Work instruction:
Copy the following data exactly and drop the pictures.

Information supplied:
━━━━

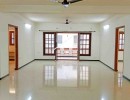 3 BHK Flat for Rent in Saibaba Colony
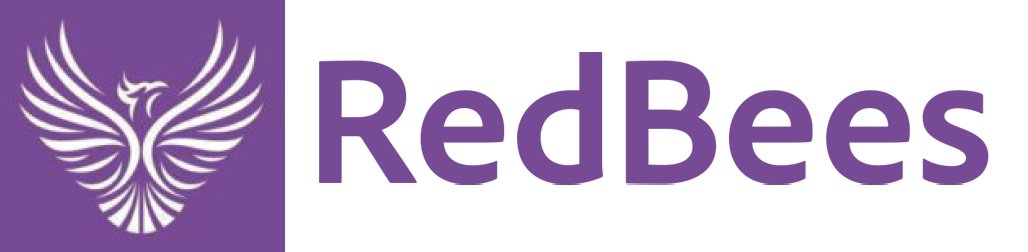 redbees.co.uk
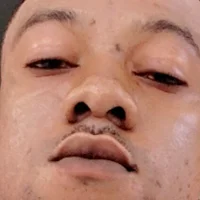 Newguyotb's Profile Pic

━━━━

Result for this exercise:
 3 BHK Flat for Rent in Saibaba Colony
 redbees.co.uk
 Newguyotb's Profile Pic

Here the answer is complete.